The sum of the series
\[\frac{1}{\log_2 4} + \frac{1}{\log_4 4} + \frac{1}{\log_8 4} + . . . . + \frac{1}{\log_2^n 4}\] is
Options
\[\frac{n (n + 1)}{2}\]
\[\frac{n (n + 1) (2n + 1)}{12}\]
\[\frac{n (n + 1)}{4}\]
none of these
Solution
\[\frac{n (n + 1)}{4}\]
Let
\[S_n = \frac{1}{\log_2 4} + \frac{1}{\log_4 4} + \frac{1}{\log_8 4} + . . . + \frac{1}{\log_2^n 4}\]

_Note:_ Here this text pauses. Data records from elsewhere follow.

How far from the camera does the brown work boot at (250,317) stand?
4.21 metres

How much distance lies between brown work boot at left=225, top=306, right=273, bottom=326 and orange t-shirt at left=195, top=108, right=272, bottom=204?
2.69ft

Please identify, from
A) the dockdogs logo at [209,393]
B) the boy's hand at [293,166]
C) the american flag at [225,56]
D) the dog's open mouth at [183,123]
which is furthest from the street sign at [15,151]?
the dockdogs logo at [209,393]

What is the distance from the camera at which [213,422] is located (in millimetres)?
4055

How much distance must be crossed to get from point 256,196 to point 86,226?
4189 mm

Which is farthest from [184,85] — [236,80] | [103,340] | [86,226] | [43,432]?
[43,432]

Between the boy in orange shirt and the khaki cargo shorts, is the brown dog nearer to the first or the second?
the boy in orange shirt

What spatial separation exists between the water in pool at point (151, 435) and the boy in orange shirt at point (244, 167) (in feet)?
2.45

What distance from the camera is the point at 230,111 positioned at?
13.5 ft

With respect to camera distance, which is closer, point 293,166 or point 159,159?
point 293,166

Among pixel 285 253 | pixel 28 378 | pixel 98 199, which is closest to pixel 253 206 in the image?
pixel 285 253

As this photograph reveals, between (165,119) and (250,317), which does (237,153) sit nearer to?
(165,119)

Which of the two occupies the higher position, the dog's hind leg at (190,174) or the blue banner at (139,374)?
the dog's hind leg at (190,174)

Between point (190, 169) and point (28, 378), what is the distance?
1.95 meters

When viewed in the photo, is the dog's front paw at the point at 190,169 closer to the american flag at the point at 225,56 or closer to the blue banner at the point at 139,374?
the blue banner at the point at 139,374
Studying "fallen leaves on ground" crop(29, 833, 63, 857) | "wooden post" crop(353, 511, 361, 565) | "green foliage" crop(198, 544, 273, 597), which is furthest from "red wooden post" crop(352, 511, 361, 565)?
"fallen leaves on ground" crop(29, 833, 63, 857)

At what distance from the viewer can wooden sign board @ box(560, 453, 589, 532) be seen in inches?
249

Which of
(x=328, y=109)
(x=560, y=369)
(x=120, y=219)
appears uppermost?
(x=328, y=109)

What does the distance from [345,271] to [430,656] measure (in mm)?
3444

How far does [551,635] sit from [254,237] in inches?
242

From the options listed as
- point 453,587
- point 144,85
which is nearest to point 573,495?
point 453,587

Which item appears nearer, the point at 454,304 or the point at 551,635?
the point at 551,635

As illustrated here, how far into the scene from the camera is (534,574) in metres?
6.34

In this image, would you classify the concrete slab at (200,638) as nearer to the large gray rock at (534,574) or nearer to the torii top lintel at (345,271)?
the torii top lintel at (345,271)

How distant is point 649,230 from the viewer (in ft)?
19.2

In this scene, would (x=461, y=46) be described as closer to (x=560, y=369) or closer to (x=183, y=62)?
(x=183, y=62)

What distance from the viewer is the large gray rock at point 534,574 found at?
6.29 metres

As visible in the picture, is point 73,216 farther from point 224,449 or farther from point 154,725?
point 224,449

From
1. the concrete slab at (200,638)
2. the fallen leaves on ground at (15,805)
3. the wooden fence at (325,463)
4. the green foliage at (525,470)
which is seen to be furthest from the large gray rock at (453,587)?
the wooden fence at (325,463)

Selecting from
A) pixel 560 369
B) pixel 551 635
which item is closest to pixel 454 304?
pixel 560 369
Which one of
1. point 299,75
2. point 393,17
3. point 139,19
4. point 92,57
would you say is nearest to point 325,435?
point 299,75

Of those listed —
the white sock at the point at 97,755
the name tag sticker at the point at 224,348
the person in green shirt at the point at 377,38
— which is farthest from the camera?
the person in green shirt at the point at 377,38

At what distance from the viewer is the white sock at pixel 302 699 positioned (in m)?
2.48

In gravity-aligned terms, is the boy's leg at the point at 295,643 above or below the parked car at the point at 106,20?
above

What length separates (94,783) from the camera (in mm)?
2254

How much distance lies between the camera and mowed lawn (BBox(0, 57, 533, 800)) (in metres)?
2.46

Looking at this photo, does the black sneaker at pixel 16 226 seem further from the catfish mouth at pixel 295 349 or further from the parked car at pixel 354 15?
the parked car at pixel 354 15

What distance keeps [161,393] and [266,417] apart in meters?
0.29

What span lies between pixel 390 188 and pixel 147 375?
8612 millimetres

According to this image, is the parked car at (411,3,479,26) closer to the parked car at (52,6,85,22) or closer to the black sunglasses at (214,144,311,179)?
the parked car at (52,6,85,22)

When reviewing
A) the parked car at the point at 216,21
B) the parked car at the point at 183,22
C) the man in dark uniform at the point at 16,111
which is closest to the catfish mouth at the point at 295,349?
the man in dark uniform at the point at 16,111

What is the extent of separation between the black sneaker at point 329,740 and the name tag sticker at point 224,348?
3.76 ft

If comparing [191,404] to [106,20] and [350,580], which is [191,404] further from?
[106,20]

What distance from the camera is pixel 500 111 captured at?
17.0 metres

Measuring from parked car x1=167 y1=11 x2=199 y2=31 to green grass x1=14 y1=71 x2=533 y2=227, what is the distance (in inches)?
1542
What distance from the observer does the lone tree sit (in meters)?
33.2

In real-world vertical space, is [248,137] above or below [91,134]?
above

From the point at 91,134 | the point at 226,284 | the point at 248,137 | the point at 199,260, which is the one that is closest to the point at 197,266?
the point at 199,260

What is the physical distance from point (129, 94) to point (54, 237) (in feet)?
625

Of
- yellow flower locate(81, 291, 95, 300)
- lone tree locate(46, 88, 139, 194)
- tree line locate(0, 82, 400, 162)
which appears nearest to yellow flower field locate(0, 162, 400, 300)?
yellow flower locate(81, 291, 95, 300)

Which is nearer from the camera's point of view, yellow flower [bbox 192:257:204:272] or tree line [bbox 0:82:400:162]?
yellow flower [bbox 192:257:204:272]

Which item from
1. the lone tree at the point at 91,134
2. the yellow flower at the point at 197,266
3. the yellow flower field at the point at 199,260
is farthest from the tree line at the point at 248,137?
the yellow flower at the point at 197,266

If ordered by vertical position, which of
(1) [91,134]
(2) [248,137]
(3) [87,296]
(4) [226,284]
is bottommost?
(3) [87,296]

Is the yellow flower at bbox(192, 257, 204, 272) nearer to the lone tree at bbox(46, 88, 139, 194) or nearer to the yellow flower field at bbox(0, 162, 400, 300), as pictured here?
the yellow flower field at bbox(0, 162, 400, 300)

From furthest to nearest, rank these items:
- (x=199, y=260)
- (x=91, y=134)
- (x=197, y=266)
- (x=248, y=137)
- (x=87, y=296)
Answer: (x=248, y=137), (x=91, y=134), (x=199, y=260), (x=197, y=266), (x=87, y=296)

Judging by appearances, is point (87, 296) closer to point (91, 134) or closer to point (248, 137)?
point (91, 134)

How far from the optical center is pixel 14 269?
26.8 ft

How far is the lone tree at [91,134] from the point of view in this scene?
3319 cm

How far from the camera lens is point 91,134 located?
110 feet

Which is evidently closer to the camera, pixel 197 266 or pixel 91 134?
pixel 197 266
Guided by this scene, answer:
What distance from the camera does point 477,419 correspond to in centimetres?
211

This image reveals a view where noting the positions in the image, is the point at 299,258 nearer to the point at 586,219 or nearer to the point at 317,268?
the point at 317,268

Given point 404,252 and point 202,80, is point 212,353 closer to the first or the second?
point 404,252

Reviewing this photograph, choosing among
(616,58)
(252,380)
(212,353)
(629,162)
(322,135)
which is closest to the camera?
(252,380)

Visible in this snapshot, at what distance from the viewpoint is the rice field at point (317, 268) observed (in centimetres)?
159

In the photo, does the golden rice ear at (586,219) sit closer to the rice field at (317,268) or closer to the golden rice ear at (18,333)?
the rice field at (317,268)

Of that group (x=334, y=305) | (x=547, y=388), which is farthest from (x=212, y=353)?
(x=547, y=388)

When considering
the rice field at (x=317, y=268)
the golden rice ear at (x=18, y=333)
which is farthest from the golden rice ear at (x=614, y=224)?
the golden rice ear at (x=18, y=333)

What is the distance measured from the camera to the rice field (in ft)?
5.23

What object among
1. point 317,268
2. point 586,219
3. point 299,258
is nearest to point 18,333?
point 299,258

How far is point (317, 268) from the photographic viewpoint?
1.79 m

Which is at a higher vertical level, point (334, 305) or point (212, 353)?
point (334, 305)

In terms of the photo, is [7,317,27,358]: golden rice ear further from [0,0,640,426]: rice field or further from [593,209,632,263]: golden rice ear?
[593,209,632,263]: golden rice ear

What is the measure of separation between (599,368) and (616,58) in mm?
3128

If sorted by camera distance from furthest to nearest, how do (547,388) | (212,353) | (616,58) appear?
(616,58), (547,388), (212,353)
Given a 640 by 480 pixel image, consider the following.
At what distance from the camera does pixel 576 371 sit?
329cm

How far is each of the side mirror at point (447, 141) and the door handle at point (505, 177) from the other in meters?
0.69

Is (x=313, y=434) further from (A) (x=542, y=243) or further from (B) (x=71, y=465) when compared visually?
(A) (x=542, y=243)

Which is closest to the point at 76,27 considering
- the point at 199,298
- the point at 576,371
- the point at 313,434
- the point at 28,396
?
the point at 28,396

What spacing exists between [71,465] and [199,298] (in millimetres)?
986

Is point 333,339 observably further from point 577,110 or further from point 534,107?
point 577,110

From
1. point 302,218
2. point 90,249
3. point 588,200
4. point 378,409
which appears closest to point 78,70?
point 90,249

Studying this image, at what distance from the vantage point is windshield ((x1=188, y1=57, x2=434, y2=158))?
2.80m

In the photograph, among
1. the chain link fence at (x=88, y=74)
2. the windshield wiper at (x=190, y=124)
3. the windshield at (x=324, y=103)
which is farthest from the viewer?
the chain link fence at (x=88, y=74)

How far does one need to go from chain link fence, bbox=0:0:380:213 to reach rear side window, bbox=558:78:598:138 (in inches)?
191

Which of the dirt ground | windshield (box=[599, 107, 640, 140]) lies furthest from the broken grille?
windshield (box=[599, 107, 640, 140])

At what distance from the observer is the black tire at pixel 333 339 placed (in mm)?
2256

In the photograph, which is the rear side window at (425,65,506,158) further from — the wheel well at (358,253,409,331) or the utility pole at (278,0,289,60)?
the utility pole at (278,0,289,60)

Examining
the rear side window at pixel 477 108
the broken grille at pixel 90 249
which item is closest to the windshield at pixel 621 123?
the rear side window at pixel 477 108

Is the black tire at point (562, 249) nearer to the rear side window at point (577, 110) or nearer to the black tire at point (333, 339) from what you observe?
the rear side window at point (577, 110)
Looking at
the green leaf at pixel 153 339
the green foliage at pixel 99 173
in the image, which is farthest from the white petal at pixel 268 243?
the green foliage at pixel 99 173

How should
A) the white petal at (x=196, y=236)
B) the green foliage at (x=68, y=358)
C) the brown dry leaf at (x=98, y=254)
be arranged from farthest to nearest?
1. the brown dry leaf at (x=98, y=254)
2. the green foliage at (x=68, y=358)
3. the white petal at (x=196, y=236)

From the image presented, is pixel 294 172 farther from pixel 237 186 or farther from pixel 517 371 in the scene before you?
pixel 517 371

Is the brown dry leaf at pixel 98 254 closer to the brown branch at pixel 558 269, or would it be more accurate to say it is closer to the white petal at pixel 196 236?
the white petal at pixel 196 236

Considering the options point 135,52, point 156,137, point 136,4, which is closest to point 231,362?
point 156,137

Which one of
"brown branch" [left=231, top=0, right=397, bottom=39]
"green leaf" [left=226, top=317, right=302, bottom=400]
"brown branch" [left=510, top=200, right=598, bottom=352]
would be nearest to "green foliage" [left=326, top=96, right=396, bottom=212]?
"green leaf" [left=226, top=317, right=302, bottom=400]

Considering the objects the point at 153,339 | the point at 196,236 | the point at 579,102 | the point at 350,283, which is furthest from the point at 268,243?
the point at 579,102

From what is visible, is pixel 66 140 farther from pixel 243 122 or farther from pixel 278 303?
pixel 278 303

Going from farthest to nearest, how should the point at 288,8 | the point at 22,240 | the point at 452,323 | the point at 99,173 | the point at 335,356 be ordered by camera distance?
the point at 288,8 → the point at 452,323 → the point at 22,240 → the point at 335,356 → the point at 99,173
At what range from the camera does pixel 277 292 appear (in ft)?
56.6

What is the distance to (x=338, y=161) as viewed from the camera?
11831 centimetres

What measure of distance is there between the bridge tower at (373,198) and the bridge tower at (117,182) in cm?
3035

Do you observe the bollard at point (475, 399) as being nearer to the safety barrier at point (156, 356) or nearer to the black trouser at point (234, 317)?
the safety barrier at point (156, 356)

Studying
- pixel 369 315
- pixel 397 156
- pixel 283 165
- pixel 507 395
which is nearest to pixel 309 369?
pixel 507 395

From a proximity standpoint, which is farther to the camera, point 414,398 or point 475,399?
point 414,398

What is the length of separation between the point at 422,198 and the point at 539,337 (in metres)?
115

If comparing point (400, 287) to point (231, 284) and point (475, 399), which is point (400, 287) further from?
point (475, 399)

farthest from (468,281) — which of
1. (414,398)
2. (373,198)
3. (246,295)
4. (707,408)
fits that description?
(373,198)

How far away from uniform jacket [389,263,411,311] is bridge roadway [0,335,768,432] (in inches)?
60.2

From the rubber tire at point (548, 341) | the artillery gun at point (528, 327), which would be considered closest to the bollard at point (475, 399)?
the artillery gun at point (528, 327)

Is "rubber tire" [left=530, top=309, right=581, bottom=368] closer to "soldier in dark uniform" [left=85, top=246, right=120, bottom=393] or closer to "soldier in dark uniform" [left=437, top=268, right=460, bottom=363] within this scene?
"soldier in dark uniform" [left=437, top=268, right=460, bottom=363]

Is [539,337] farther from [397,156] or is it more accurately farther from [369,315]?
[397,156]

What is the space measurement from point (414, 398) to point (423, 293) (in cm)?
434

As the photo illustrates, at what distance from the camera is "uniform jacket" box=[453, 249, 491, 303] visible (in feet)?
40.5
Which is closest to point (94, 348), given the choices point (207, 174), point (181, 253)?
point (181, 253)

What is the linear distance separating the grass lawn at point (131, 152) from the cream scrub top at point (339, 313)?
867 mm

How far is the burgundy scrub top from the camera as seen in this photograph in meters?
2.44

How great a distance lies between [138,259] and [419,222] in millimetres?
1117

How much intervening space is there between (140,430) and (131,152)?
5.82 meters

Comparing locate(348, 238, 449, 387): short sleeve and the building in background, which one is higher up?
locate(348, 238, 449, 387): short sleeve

\[\Rightarrow S_n = \frac{\log2}{\log4} + \frac{\log4}{\log4} + \frac{\log8}{\log4} + . . . + \frac{\log 2^n}{\log4}\]
\[ \Rightarrow S_n = \frac{\log2}{\log4} + \frac{\log 2^2}{\log4} + \frac{\log 2^3}{\log4} + . . . + \frac{\log 2^n}{\log4} \]
\[ \Rightarrow S_n = \frac{\log2}{\log4} + \frac{2 \log2}{\log4} + \frac{3 \log2}{\log4} + . . . + \frac{n \log2}{\log4} \]
\[ \Rightarrow S_n = \frac{\log2}{\log4}\left( 1 + 2 + 3 + . . . + n \right)\]
\[ \Rightarrow S_n = \frac{\log 4^\frac{1}{2}}{\log4}\left( 1 + 2 + 3 + . . . + n \right)\]
\[ \Rightarrow S_n = \frac{\frac{1}{2}\log4}{\log4}\left( 1 + 2 + 3 + . . . + n \right)\]
\[ \Rightarrow S_n = \frac{1}{2}\left( 1 + 2 + 3 + . . . + n \right)\]
\[ \Rightarrow S_n = \frac{n\left( n + 1 \right)}{4}\]